Osservando per bene la geografia del posto, Torhthelm non riuscì a capire come avessero fatto i danesi a oltrepassare il rialzo così facilmente, ignorando del tutto che potesse esser stato il conte stesso a permettergli di passare per orgoglio e vana nobiltà, per sfidare il fato e dar materia ai possenti canti.
(III) Ofermod
L’obiettivo dell’autore è quello di rivedere la traduzione del poema originale e, soprattutto, dare una diversa versione del termine di cui sopra, traducendolo con (soverchiante) orgoglio. Posto in questi termini, tutta l’opera assume connotazioni differenti da come la tradizione era abituata a percepirla.
La battaglia di Maldon e le parole del conte Beorhtnoth sono ritenute l’espressione più alta dell’eroico spirito nordico, sia inglese che norreno. Come Tolkien ha sempre sostenuto, tale forma di eroismo non è mai del tutto pura, ma corrotta nel profondo dal desiderio di orgoglio e onore e porta l’uomo verso un tipo di eccesso che interferisce con l’onore stesso.
Beorhtnoth permette ai norreni di oltrepassare la strada rialzata perché da loro chiamato a uno scontro leale; in questo modo porta se stesso, la sua gente e la sua terra alla rovina pur non dovendo nulla agli avversari, così come Beowulf combatte con Grendel senza armi per rendere lo scontro il più equilibrato possibile.

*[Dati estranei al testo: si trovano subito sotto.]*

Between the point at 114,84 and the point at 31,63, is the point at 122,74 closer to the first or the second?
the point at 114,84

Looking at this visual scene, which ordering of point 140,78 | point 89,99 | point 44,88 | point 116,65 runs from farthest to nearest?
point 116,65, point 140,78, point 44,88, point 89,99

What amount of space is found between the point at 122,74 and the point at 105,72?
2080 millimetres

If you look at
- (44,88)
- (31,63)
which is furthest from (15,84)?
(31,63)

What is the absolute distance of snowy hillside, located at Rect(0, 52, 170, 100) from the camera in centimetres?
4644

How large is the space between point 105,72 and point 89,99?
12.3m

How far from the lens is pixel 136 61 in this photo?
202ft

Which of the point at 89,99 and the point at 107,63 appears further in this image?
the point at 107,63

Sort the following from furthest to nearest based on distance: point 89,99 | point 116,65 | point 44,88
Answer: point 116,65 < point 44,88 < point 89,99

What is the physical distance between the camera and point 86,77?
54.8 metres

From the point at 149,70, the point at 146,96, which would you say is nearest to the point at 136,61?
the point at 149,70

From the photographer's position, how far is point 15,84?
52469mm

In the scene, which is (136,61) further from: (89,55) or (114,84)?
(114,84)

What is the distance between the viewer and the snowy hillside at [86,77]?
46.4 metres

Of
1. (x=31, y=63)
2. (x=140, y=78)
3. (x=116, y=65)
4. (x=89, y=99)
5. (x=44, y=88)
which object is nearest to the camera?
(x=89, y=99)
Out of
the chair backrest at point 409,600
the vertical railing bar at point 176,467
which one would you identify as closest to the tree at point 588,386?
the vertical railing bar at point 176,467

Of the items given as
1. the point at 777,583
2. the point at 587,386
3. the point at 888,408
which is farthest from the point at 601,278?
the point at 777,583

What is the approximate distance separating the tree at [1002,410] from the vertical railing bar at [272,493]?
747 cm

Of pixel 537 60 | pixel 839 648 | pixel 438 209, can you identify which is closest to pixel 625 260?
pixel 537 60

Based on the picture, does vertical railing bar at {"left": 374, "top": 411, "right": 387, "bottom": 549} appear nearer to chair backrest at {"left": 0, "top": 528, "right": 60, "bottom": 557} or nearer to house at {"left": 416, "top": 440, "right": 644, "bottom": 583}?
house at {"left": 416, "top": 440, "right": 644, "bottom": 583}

Tra i due vi sono delle differenze però: prima di tutto, la vicenda del conte anglosassone è reale, in secondo luogo, Beorhtnoth agisce così perché influenzato da una certa tradizione aristocratica più cavalleresca che eroica, quindi ha cercato l’onore mettendo a repentaglio la vita dei suoi uomini più fedeli. Senza contare che Beorhtnoth è un comandante e non un subordinato come Beowulf. Questo è il motivo per cui ofermod andrebbe tradotto con (soverchiante) orgoglio, piuttosto che semplicemente con orgoglio o temerarietà, come faceva William Paton Ker nel 1887.
La dissertazione di Tolkien termina con uno sguardo al Sir Gawain, più recente rispetto agli altri due e maggiormente critico sul codice etico della figura del cavaliere subordinato a Re Artù. Ed è proprio la subordinazione a rendere le sue scelte valorose e degne di considerazione.
Ancora una volta, a essere condannato (come nel Beorhtnoth) è il suo signore cui vengono affidati questi versi “[…] tale meglio sarebbe stato che non fatto a pezzi, decapitato da un uomo fatato per l’orgoglio nostro arrogante.”